Is there a way where I can debug this more, better, like dump all post
data from the client somewhere or so?
Thanks fo input.
I'm running Pound 1.7.
pound .cfg file:
User nobody
Group nobody
#RootJail /chroot/pound
ExtendedHTTP 0
WebDAV 0
LogLevel 4
Alive 10
HTTPSHeaders 0 "HTTPS: on"
ListenHTTPS *,443 /etc/secure.keytradebank.com.pem
ALL:!ADH:!EXPORT56:RC4+RSA:+HIGH:+MEDIUM:+LOW:+SSLv2:+EXP:+eNULL
UrlGroup ".*"
BackEnd 10.x.x.x,80,1
BackEnd 10.x.x.x,80,1
BackEnd 10.x.x.x,80,1
BackEnd 10.x.x.x,80,1
EndGroup
[...]
|
|
|
Re: high load question
Robert Segall <roseg(at)apsis.ch> |
2004-07-06 17:35:04 |
[ FULL ]
|
On Tuesday 06 July 2004 15.22, Thierry Coopman wrote:[...]
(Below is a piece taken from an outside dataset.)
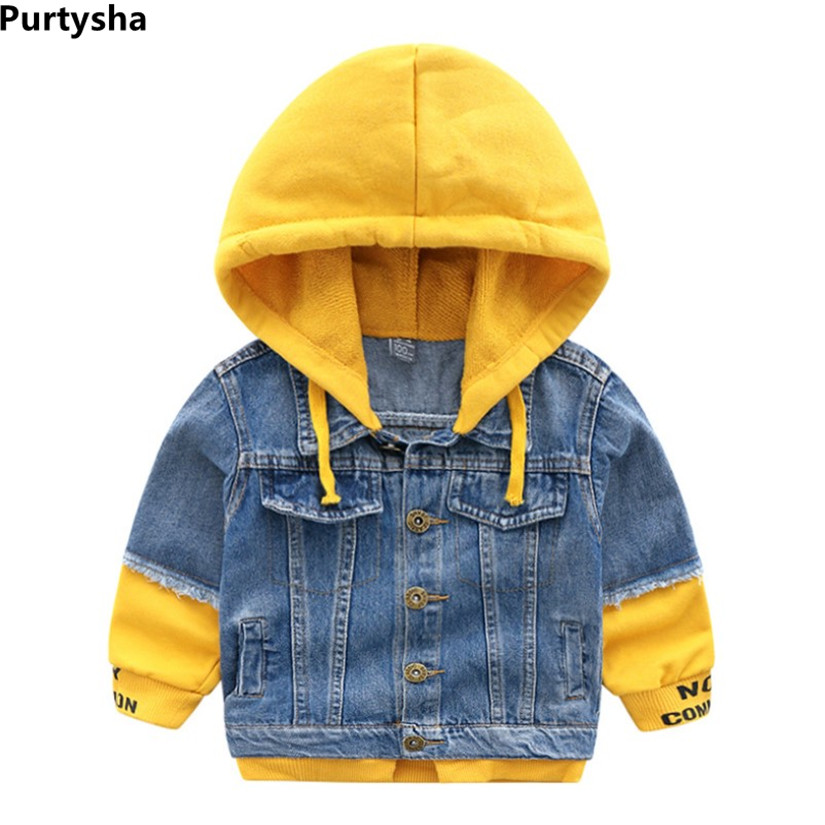 Boys Girls Denim Jacket 2019 New Autumn Baby Cartoon Knitting Hooded Outerwear Kids Jacket Coat Children Clothing 2-10 YearsBoys Girls Denim Jacket 2019 New Autumn Baby Cartoon Knitting Hooded Outerwear Kids Jacket Coat Children Clothing 2-10 Years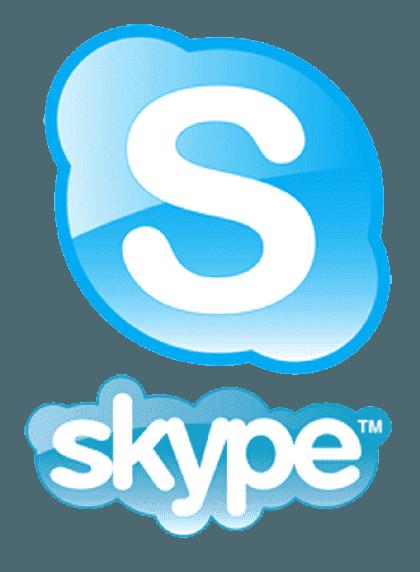 Skype helps tutors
I strongly suggest you move to -current, as 1.7 has some known issues and
limitations.
I have never yet heard of problems with POST requests - I would be very
interested in more details.[...]
|
|
|
Re: high load question
Thierry Coopman <thierry(at)keytradebank.com> |
2004-07-06 17:49:00 |
[ FULL ]
|
it is all that one bug in IE.
keepalive is set to 60 seconds, on the servers it's usually less, so IE
has to reconnect if the connection was dropped on the server and, when
it reconnects, it kind of 'forgets' the POST data.
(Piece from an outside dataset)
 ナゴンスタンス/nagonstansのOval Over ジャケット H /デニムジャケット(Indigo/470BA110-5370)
very stupid, I have all of my customers running HTTP/1.0 because of
that, and I would prefer HTTP/1.1
It would be great to have a similar mechanism as Apache for this sort
of requests, where you can specify to dongrade to 1.0 if the Agent is
MSIE ...
Either way, it's 'resolved' in a way that it works now and we switched
back to the proxy :)
Thanks
Robert Segall wrote:
[...][...][...]
[...]
|
|
|
Re: high load question
Robert Segall <roseg(at)apsis.ch> |
2004-07-06 18:07:09 |
[ FULL ]
|
On Tuesday 06 July 2004 17.49, Thierry Coopman wrote:[...]
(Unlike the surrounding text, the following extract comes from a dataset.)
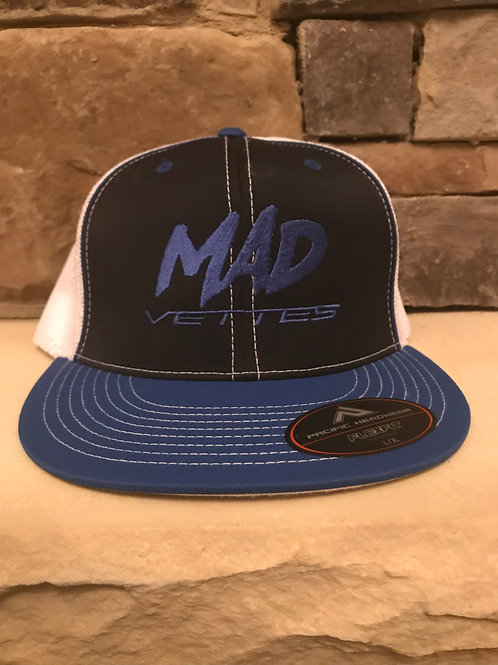 Fitted Mesh Black/Royal MAD Vettes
Glad to hear it's working now. Given the nature of the problem I suggest you
have a look at NoHTTPS11 - the directive was introduced especially for IE
clients...
You may also want to consider playing with the Client timeout.[...]
|
|
|
Re: high load question
Hrvoje Husic <pound(at)cgn.toonster.de> |
2004-07-06 18:09:10 |
[ FULL ]
|
Thierry Coopman schrieb am Dienstag, 6. Juli 2004:
[...]
>>>Alive 10
As you are using apache on the backend side, you might try
Alive 30
or any other number greater than the value in the apache-conf, so
apache closes an idle connection. Otherwise, pound disconnects the
connection to early which confuses some browsers.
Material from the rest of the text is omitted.